# START OF Given passage

Monoliths are simpler to understand, easier to run, and harder to break - up until you have so many people working on them that it becomes difficult for a team to get their work done. At that point, start splitting off "fiefdoms" that let each team move more quickly again.
https://en.wikipedia.org/wiki/Conway%27s_law
Operationally speaking, it yields solutions aligned with your organization and thus are easier to support.
Plus, I see microservices as a premature optimization. Let it be shown the additional complexity is warranted and provides value.
Organizations which design systems (in the broad sense used here) are constrained to produce designs which are copies of the communication structures of these organizations.
— Melvin E. Conway, How Do Committees Invent?
Usually you start small and grow bigger, so there is only rare exceptions where it makes sense to merge microservices back into a monolith, except maybe for cases where going for a microservice architecture was a bad decision taken without actually having the above mentioned problem.
In a banking app there will be more requests for the account balance than there are logins, but logins will likely take longer.
Your argument is more around who is allowed to touch which and who is responsible when it breaks, but not around one of the core reasons to choose microservices.
For the most part, scaling a system is fungible across features. In particular, in a monolithic system, if I had to add another server due to logins, I just add another server. A side benefit is if logins are down but account balance checks are up, that extra server can pull that duty too. I don't need to say "these computing resources are only for this feature."
Isolating failures is way more important.
Take, for example, the idea that you can scale individual services independently. Sounds amazing on paper. However, you can also deploy multiple copies of your monolith and scale them, at a much lower cost even, and at a far lower complexity. In a cloud provider, bake an image, setup an ASG or equivalent, load balancer in front. Some rules for scaling up and down. You are basically done.
'Monolith' sounds really big and bad, but consider what's happening when people start using microservices. In this day and age, this probably means containers. Now you need a container orchestrator (like K8s) as you are likely spreading a myriad of services across multiple machines (and if you aren't, wth are you building microservices for). You'll then need specialized skills, a whole bunch of CNCF projects to go with it. Once you are not able to just make API calls everywhere 1 to 1, you'll start adding things like messaging queues and dedicated infrastructure for them.
If you are trying to do this properly, you'll probably want to have dedicated data stores for different services, so now you have a bunch of databases. You may also need coordination and consensus among some of your services. Logging and monitoring becomes much more complicated(and more costly with all those API invocations flying around) and you better have good tracing capabilities to even understand what's going on. Your resource requirements will skyrocket as every single copy of a service will likely want to reserve gigabytes of memory for itself. It's a heck of a lot of machinery to replicate what, in a monolith, would be a function call. Maybe a stack.
While doing all of that you need more headcount. If you had communication issues across teams, you have more teams and more people now, and they will be exacerbated. They will just not be about function calls and APIs anymore.

# END OF Given passage
# START OF Records provided

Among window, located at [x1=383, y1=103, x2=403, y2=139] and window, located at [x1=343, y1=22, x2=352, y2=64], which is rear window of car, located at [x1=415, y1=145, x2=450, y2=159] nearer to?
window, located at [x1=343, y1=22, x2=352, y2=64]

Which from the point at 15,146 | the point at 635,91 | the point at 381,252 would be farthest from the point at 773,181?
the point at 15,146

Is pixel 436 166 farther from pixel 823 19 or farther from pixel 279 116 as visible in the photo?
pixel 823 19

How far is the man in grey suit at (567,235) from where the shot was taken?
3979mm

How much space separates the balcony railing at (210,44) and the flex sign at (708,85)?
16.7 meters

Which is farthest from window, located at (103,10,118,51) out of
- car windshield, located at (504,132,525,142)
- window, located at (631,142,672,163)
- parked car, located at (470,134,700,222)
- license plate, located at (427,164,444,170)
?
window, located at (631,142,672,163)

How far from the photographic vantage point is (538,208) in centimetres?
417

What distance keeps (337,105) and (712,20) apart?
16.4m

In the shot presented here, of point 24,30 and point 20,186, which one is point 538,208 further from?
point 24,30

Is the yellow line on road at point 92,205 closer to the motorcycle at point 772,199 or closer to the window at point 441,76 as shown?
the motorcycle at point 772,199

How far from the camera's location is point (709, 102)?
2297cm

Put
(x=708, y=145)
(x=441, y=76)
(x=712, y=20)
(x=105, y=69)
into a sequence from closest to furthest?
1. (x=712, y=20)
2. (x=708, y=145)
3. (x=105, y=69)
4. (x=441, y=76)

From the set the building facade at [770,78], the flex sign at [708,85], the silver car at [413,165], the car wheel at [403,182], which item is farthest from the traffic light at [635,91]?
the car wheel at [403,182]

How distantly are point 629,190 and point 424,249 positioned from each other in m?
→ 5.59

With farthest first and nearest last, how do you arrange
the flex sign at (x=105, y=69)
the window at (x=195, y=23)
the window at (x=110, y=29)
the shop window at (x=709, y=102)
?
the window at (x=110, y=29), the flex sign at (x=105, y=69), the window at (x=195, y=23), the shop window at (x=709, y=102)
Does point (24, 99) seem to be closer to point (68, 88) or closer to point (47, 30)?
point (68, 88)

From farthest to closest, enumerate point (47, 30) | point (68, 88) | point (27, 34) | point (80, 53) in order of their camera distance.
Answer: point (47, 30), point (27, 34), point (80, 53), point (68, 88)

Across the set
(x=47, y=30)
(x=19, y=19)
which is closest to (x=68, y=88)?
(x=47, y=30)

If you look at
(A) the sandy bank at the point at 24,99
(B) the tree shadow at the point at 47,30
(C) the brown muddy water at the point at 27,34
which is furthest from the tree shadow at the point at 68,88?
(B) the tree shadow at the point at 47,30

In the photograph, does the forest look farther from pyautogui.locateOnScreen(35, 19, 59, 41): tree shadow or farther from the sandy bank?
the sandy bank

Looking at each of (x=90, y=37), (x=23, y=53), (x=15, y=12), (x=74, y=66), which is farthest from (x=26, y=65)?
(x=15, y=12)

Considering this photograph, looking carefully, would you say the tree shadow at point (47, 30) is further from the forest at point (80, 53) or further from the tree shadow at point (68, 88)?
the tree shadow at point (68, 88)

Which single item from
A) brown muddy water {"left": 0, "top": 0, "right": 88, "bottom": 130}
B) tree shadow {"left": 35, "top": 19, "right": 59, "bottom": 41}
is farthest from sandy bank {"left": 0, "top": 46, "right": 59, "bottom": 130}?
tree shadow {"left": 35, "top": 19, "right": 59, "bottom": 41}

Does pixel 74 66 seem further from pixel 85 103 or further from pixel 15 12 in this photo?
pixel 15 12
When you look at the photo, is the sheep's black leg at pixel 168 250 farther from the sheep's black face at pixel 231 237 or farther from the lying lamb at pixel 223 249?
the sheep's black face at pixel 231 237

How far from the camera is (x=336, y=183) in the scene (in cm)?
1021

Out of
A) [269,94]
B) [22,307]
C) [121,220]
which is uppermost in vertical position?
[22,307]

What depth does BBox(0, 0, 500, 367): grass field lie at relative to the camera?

# END OF Records provided

> _Short task A_: According to the passage on monoliths, why can a server added to a monolithic system because of logins also help with account balance checks? Answer in one to three sentences.
> _Short task B_: Extract the part of the passage on monoliths from "If you are trying" to "and APIs anymore.", word for word.
These rows were taken from a separate source.

> _Full answer A_: In a monolith, scaling is fungible across features, so the computing resources aren't reserved for a single feature. If logins are down while account balance checks are up, the extra server can take on that duty too.

> _Full answer B_:
If you are trying to do this properly, you'll probably want to have dedicated data stores for different services, so now you have a bunch of databases. You may also need coordination and consensus among some of your services. Logging and monitoring becomes much more complicated(and more costly with all those API invocations flying around) and you better have good tracing capabilities to even understand what's going on. Your resource requirements will skyrocket as every single copy of a service will likely want to reserve gigabytes of memory for itself. It's a heck of a lot of machinery to replicate what, in a monolith, would be a function call. Maybe a stack.
While doing all of that you need more headcount. If you had communication issues across teams, you have more teams and more people now, and they will be exacerbated. They will just not be about function calls and APIs anymore.